Transcatheter Pulmonary Valve Replacement With the Edwards Sapien System
What are the outcomes for use of the Sapien and Sapien XT valves for percutaneous implantation into the pulmonary valve position (PPVI)?
This was a review of 25 patients who underwent PPVI at a single center between October 2007 and October 2014 using the Edwards LifeSciences Sapien and Sapien XT valves. Patients underwent pre- and post-procedure hemodynamic and echocardiographic studies and were followed for 3.5 ± 2.1 years (range 0.3-7.2 years). Success was defined as deployment of the valve to the target area without significant residual right ventricular outflow tract (RVOT) dysfunction and pulmonary regurgitation severity of mild or less.
The average patient age was 34 ± 8.9 years (range 19-57 years). Tetralogy of Fallot was the pre-existing diagnosis in 60%, and prior Ross procedure in 22%. PPVI was performed to a previously placed biologic valve in 64% and to a homograft in 36%. The primary indication for intervention was stenosis of 32%, regurgitation in 28%, and mixed stenosis and regurgitation in 40%. Technical success was achieved in 24 of 25 patients (96%). A single technical failure involved placing a 26 mm Sapien valve into a stenotic 27 mm bovine bioprosthetic valve, which in retrospect had a narrower internal dimension than anticipated. Valve sizes used were 23 mm in eight, 26 mm in 16, and 29 mm in two patients (the Sapien XT valve was used in four cases). All patients underwent pre-stenting of the RVOT, using covered stents in 52%. Invasive hemodynamics documented a RV systolic pressure of 61 ± 18 mm Hg pre-procedure, which declined to 39 ± 13 mm Hg post-procedure. Pre-PPVI, the RV-to-systemic pressure ratio was 0.64, declining to 0.36. The RVOT gradient declined from 39 ± 24 to 9.9 ± 9 mm Hg post-PPVI (all p < 0.001). By echocardiography, RV systolic pressure declined from 71 ± 17 to 49 ± 11 mm Hg. No or mild pulmonary regurgitation was seen in 23% pre-procedure and moderate or severe in 77%. Post-procedure, no patient had moderate or severe pulmonic regurgitation (p < 0.001 for echo comparisons). Over a mean follow-up of 3.5 ± 2.1 years, there were no deaths and no cases of endocarditis reported. There were no instances of stent fracture. One patient required re-intervention for severe pulmonary regurgitation. At most recent follow-up, 78% of patients were New York Heart Association functional class I.

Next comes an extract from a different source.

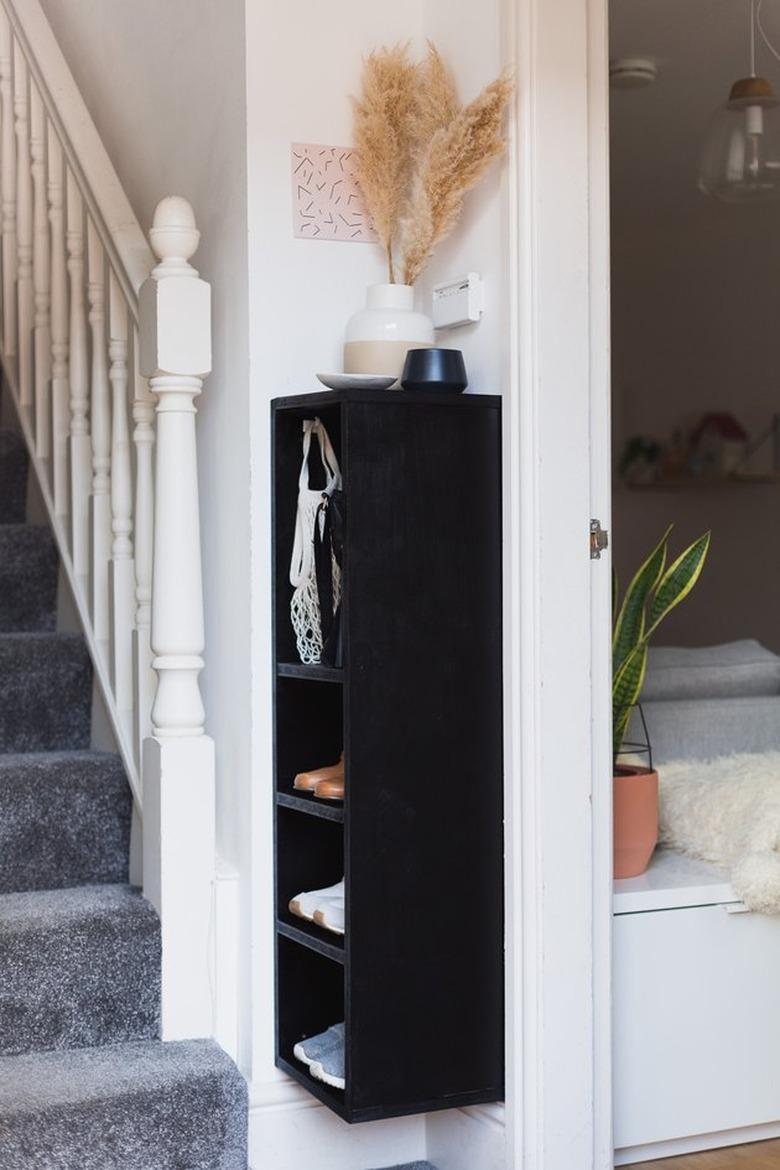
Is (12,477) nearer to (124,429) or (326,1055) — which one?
(124,429)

The authors concluded that the Edwards Sapien percutaneous valve implantation system is a viable option for PPVI.
Surgical reconstruction of the RVOT is commonly performed in patients with congenital heart disease and is nearly universal in patients undergoing repair of tetralogy of Fallot. Deterioration of bioprosthesis or homograph valves in the pulmonary position is nearly inevitable in view of the young age in which these procedures are performed. Previously, correction of recurrent pulmonic insufficiency or pulmonary valve stenosis required an open procedure for valve replacement. More recently, a percutaneous approach, initially using the melody transcatheter pulmonary valve (Medtronic, Minneapolis, MN), has shown significant success. More recently, small series have utilized the Edwards-Sapien transcatheter valve system, initially developed for placement into the aortic position for pulmonary valve replacement. This study nicely demonstrates the high procedural success rate with this valve in this position with excellent clinical outcomes. Of note, when used in this position, all patients require pre-stenting of the RVOT to ensure a secure landing zone. This is a single-center experience of a relatively small number of patients, but suggests the high degree of success with the procedure, which presumably might become more commonly employed for the RVOT.